Nose: Fresh cut grass, winter fruits, lemon peel, a few almonds, and a dusting of cocoa. A smattering of standard pot still spices are also present
Palate: Sweet typical pot still flavours of honeyed spices, sweet sticky malt with a dash of burnt golden syrup, a small layering of winter fruits, dark chocolate Tim Tams, and the weakest pinch of hickory smoked salt. There’s also some dark, but sweet, hops flavours – a rather unusual taste in a whisky.
Mouthfeel: Thick, dry, and oily in equal measures that complement each other rather than fight each other. A slight burn down the sides and back of the tongue, although such a small amount that it fades before it hits the throat.
Finish: Long and dry, peppery with a touch of dark cooking chocolate. Warming embers lasting long on the tip of the tongue.
On The Rocks: Pouring over some ice subtly muffles the spices and hickory salt, but not completely; obscures the malt flavours whilst really bringing out the fresh winter fruits – mainly apples and pears. The Tim Tams become more like the dark cooking chocolate that’s in the finish – taming the sweetness that the winter fruits would otherwise display. The mouthfeel also changes, thinning out a bit whilst also losing the dryness and much of the oily texture. Adding ice doesn’t really affect the finish in any material way.
Jameson Caskmates Stout Edition is a curious collaboration between Jameson and the Franciscan Well Brewery in Cork. Former Jameson whisky casks were sent to Franciscan Well to create a pot still whisky ages stout, after which those casks were returned to Jameson to once again age their pot still whisky in.

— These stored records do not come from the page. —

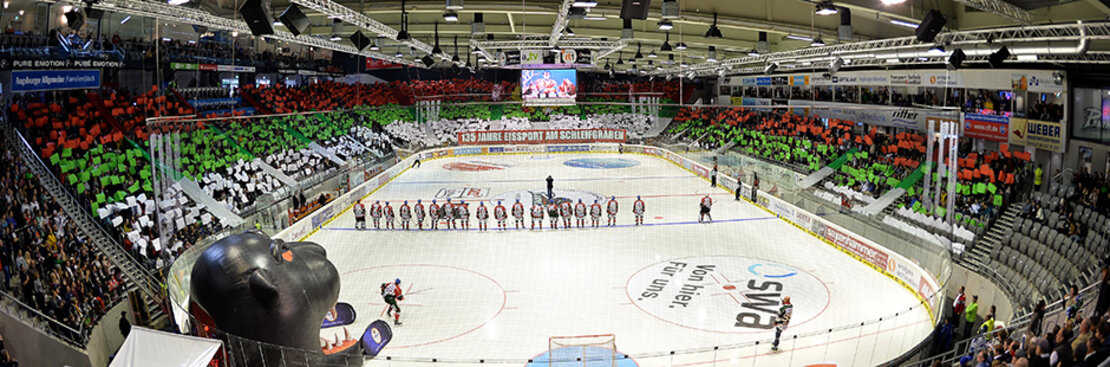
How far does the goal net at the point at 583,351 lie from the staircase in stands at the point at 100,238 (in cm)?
754

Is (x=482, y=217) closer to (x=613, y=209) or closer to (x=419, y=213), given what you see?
(x=419, y=213)

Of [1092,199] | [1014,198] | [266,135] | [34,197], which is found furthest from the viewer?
[266,135]

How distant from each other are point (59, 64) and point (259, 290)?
12849 mm

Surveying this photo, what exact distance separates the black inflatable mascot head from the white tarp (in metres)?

Aging whiskey in casks from liquor other than the traditional Bourbon or sherry casks is not all that uncommon these days – with pretty much every wine varietal under the sun now having its casks purloined by both Scotch Whisky and Irish Whiskey distillers, and more recently rum and beer casks being used.

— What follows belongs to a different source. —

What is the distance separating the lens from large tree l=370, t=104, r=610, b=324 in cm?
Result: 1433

I’m not normally a big Jameson fan (except in Irish coffee, for which there is no better whiskey available IMO), but with this stout edition of their new Caskmates line they have well and truly out done themselves – from a brand that I’m not normally too eager to drink has come a whisky that is probably my third favourite Irish whiskey that I have yet tried; after the Bushmills 21yo, and the Redbreast 15yo.

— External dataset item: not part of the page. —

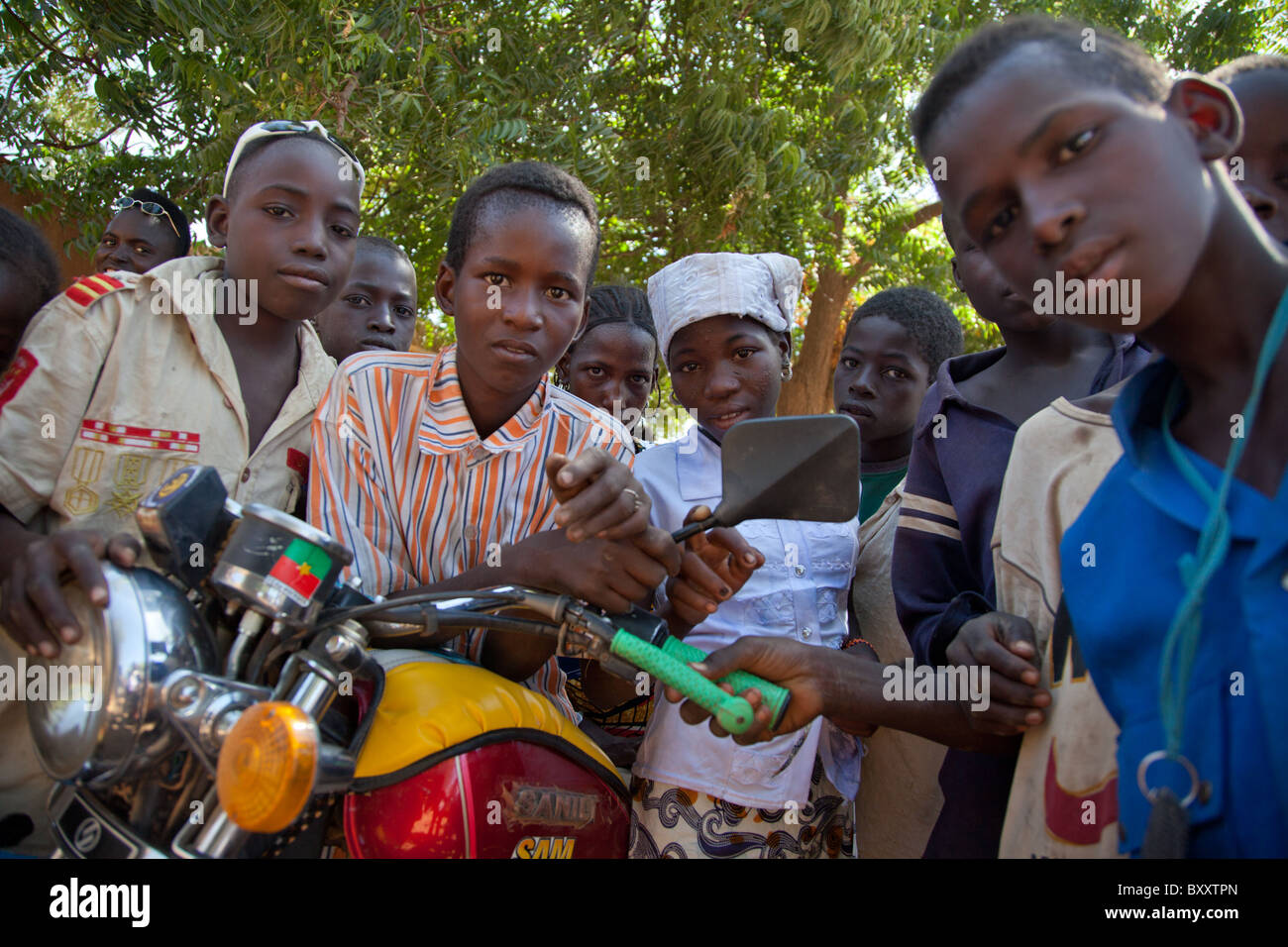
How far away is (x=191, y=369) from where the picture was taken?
2457mm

This whiskey is extremely easy to down – and I mean extremely easy; pouring it over ice makes it almost smooth enough to drink by the pint – which could be rather dangerous on a rough night! 🙂
I do have a confession to make with the Jameson Caskmates Stout Edition: I have been through several bottles (with the help of several friends) in a record time for me, also rather unusually for me: when it was on a decent special recently – I bought half a dozen bottles. I don’t usually comment on the value of a whiskey as prices vary so much from country to country, but for the quality of this whiskey compared to the prices that I have seen for it in several countries it is a smashing buy.